• Exercise requirements:
When a line of the material has the word "trap" in it, copy that line.

• Dataset:
§

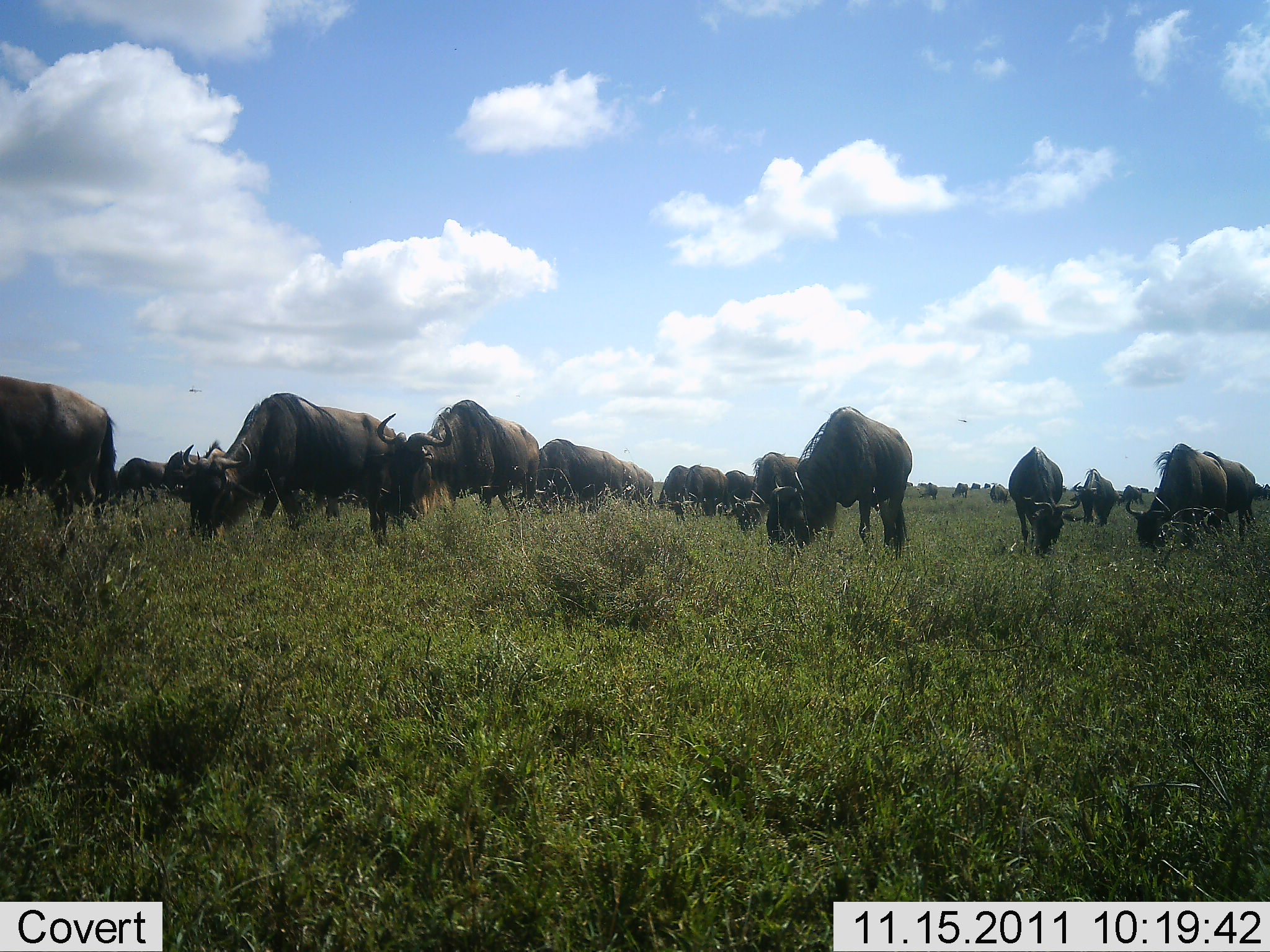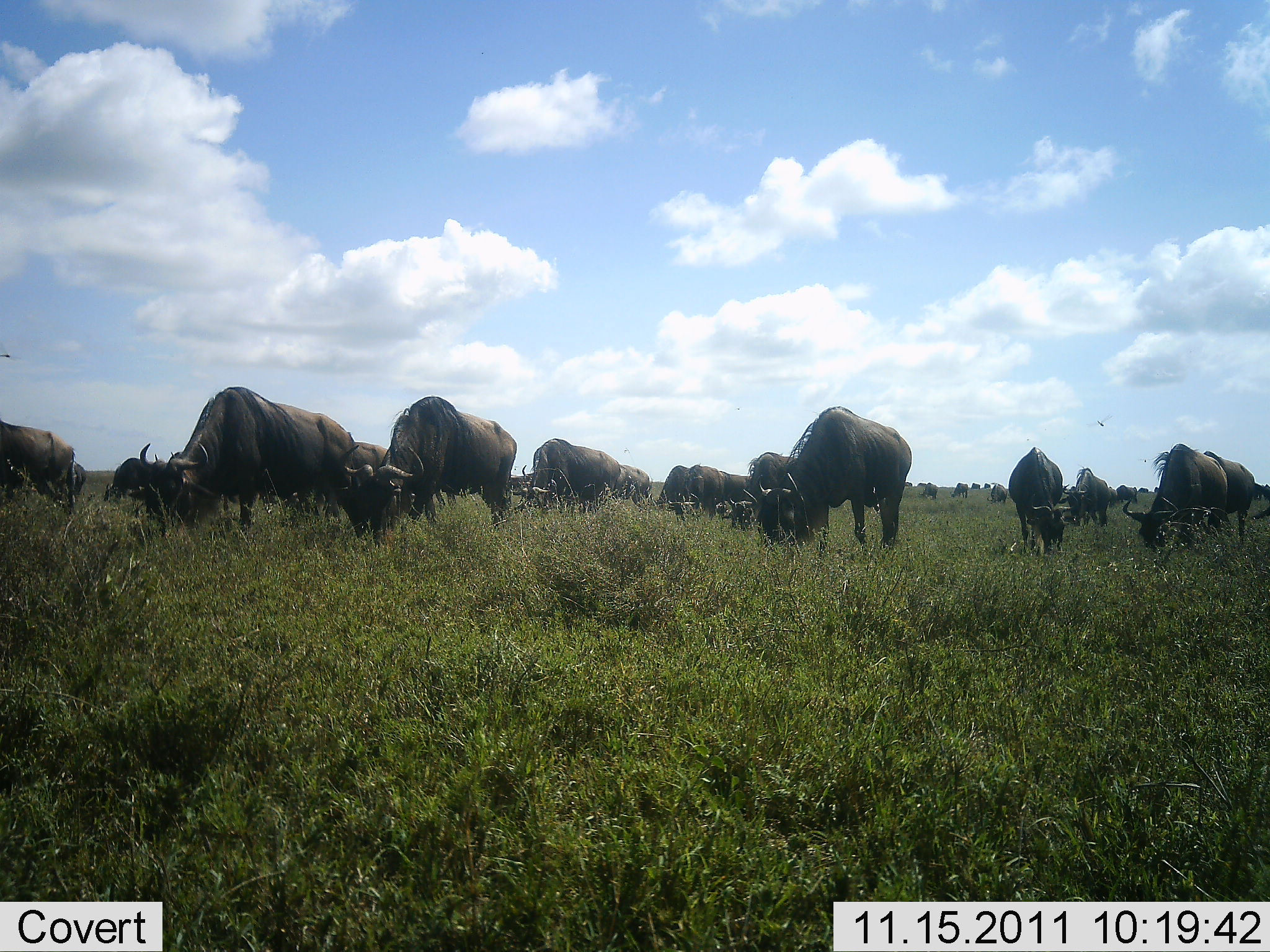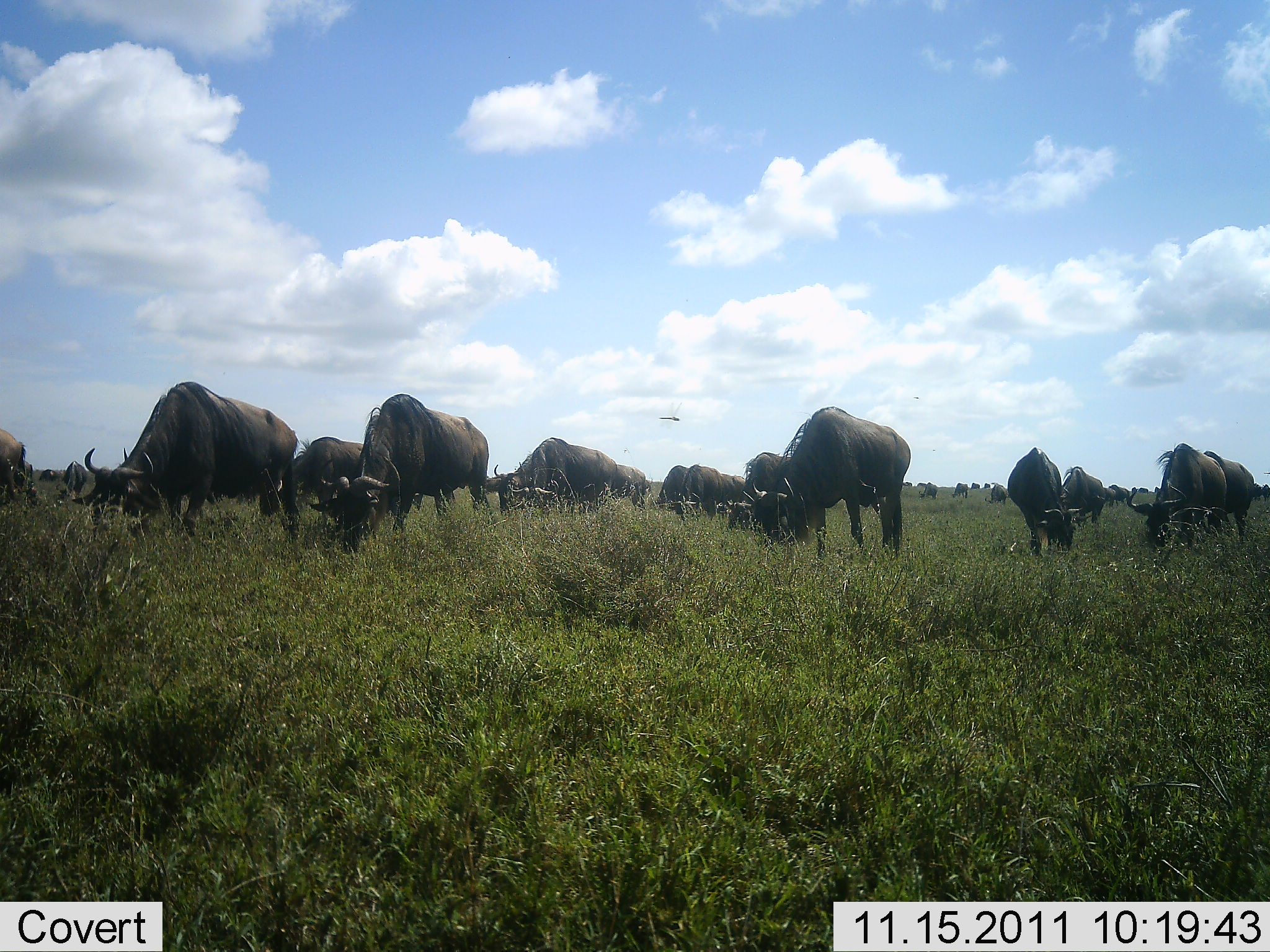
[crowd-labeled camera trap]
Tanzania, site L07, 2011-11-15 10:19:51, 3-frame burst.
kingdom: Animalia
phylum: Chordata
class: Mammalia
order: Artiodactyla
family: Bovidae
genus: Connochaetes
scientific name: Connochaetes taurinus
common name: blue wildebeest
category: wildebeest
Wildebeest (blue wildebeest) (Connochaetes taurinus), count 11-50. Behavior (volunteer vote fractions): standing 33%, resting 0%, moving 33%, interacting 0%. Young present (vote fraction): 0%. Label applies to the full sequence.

§

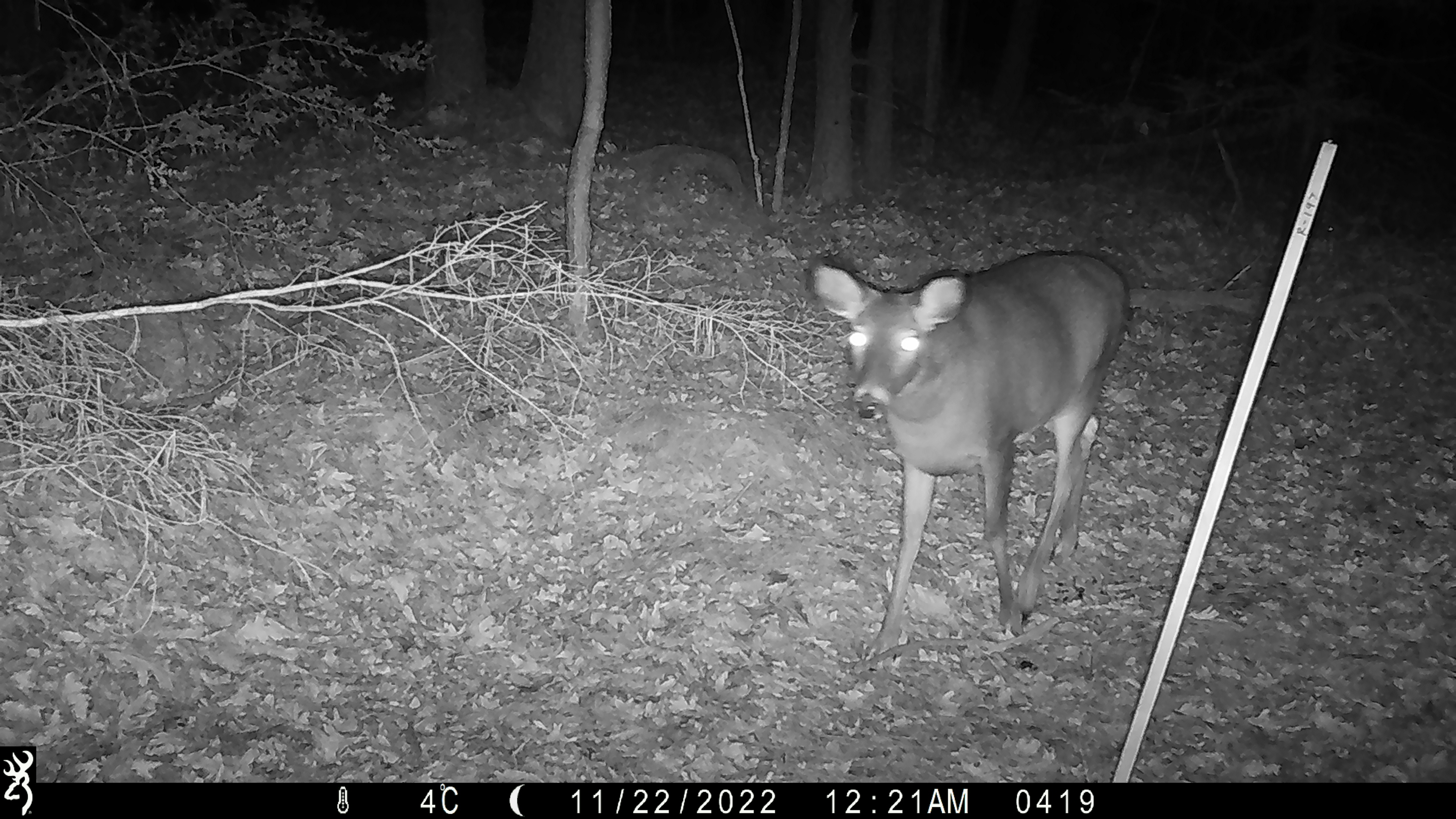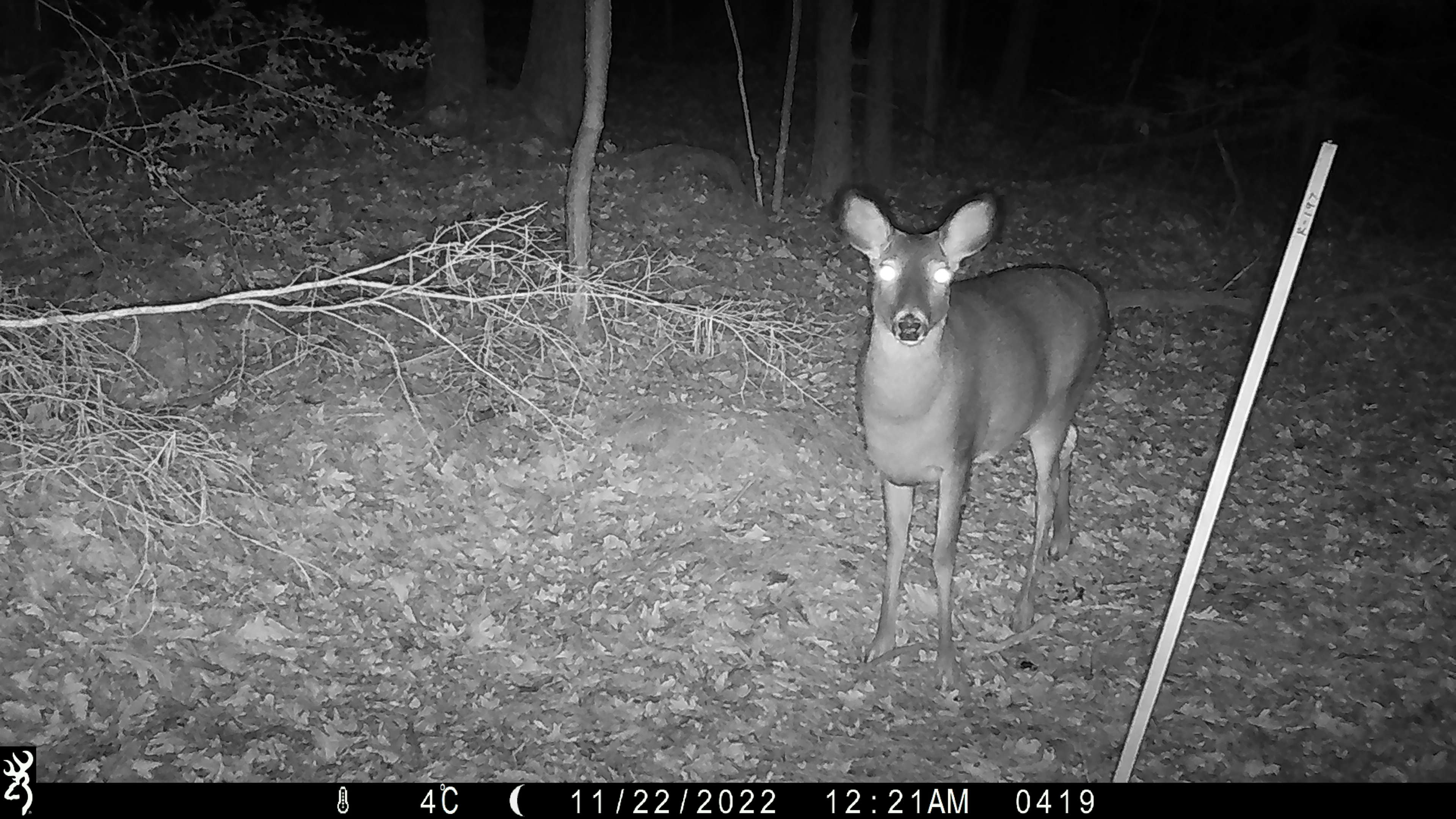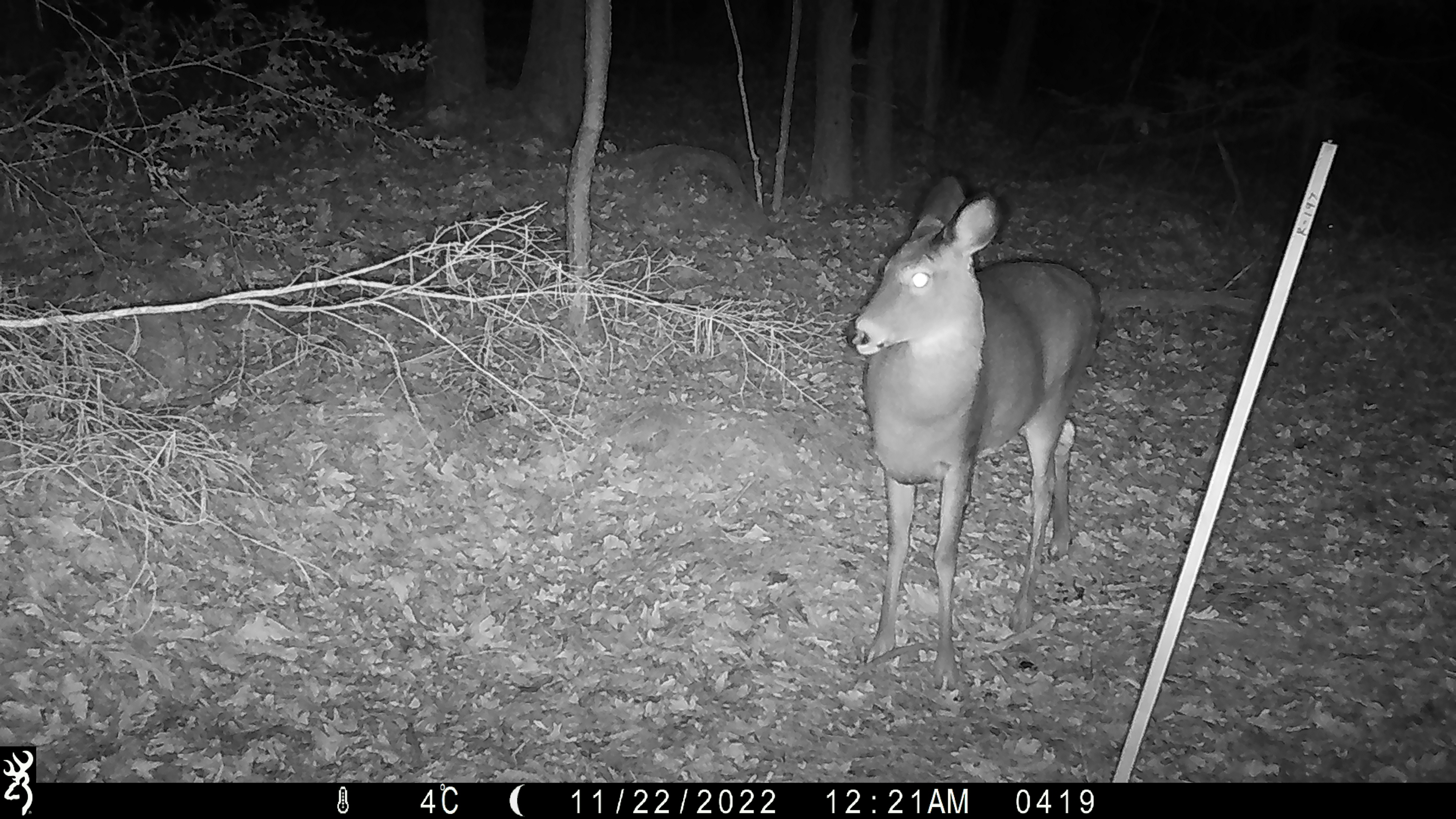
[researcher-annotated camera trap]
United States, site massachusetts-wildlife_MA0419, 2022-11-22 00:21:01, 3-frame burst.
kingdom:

§

• Exercise solution:
[crowd-labeled camera trap]
[researcher-annotated camera trap]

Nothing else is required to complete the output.